Corpus – Guided Analytical Agents:

The Secretary Suite Method for Training Scientific Evaluation AI

DOI:

John Swygert

March 4, 2026

Abstract

The evaluation of scientific research increasingly involves large language models (LLMs), yet such systems frequently suffer from probabilistic drift, hallucination, and inconsistent reasoning across large document collections. This paper introduces the Secretary Suite Method, a corpus-guided framework for training analytical AI agents using curated knowledge baselines.

Rather than relying on probabilistic text generation, the method anchors reasoning to a structured corpus containing foundational concepts, logical standards, methodological references, exemplary documents, and diagnostic counterexamples. AI agents analyze scientific papers through shard decomposition, equilibrium consistency testing, and convergence scoring relative to the corpus baseline.

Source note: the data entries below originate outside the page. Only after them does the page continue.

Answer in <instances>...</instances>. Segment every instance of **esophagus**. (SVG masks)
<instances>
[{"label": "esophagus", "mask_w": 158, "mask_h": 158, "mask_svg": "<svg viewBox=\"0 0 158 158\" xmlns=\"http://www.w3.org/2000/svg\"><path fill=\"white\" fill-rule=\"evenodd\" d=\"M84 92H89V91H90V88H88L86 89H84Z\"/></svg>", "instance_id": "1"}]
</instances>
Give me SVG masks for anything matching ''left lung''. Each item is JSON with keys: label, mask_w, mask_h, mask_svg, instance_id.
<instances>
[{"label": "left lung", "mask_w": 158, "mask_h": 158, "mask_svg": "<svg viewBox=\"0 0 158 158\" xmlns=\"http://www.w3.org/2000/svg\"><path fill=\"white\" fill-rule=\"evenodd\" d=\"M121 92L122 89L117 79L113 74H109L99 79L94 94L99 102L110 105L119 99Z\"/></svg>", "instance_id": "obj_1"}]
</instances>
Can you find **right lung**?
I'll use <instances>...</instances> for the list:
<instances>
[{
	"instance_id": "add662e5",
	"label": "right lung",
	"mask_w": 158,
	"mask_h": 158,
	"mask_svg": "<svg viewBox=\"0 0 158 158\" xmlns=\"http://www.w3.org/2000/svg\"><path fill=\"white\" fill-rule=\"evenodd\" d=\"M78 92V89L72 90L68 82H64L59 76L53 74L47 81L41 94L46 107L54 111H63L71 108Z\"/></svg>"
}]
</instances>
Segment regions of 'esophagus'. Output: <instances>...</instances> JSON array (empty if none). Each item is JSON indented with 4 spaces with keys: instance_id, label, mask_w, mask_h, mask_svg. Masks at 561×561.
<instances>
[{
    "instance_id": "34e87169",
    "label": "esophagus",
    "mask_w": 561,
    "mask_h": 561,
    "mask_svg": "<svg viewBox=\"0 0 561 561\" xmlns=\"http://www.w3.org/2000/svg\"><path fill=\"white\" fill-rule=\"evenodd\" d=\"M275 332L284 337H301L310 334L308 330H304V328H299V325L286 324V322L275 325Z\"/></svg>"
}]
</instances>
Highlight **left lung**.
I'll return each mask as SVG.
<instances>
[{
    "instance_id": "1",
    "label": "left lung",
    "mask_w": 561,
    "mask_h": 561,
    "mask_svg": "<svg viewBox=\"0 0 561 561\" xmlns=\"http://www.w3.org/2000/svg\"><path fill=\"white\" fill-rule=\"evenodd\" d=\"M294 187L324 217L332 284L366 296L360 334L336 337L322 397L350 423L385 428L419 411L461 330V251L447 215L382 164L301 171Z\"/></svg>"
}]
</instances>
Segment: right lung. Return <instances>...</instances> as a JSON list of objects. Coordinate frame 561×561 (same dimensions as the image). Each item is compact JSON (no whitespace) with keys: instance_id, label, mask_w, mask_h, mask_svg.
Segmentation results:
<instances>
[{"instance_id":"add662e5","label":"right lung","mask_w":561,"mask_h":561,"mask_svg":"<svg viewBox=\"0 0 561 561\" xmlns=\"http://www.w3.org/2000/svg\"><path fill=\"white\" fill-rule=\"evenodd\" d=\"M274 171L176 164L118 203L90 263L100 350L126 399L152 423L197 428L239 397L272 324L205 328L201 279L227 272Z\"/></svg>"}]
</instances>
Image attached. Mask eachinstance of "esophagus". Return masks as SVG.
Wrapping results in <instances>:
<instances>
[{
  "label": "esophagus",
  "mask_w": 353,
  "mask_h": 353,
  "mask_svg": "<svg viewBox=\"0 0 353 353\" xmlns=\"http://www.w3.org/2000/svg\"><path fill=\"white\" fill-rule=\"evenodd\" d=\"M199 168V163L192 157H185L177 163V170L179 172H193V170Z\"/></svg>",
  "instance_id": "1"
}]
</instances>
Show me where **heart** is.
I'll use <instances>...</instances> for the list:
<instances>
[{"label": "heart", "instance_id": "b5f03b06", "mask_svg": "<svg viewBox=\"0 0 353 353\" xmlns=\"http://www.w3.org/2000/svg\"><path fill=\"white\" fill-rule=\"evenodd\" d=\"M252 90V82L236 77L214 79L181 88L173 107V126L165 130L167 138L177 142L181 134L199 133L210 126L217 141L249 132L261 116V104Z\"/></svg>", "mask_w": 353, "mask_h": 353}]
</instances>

The resulting system produces standardized analytical outputs including numerical consistency scores, diagnostic reports, and categorical grading (Green / Yellow / Red). The framework further supports ontological positioning of scientific work within a structured knowledge map. This approach enables distributed AI systems to perform structured scientific evaluation while preserving provenance, local sovereignty, and reasoning stability across large knowledge environments.

1. Introduction

Large language models have demonstrated remarkable capabilities in text generation and reasoning tasks. However, their use in scientific analysis is limited by several persistent challenges:

  • probabilistic hallucination
  • inconsistent reasoning across documents
  • lack of stable reference frameworks
  • difficulty evaluating scientific validity

Traditional peer review relies on expert judgment guided by disciplinary norms. The Secretary Suite method proposes an alternative architecture in which AI agents evaluate scientific work relative to a curated conceptual corpus.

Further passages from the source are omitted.